*** Opening of Supplied records ***
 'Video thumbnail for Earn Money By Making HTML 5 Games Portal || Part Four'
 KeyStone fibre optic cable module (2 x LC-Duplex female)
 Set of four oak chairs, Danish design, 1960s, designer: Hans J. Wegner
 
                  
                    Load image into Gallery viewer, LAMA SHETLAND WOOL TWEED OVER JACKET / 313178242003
*** Close of Supplied records ***
*** Opening of Supplied records ***
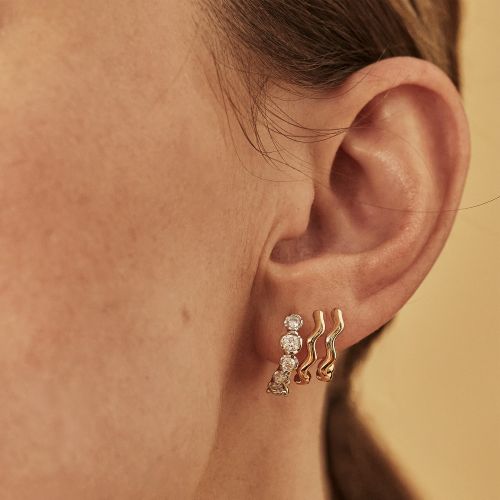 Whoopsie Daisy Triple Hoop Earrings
*** Close of Supplied records ***
*** Opening of Supplied records ***
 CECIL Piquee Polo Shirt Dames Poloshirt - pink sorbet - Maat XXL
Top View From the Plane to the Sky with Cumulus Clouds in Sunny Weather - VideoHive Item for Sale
*** Close of Supplied records ***
**Problem description:**
Everything above from the line containing "CECIL Piquee Polo" through the line containing "Top View From" must be copied exactly. Nothing outside that range belongs in the answer.

**Result of the task:**
 CECIL Piquee Polo Shirt Dames Poloshirt - pink sorbet - Maat XXL
Top View From the Plane to the Sky with Cumulus Clouds in Sunny Weather - VideoHive Item for Sale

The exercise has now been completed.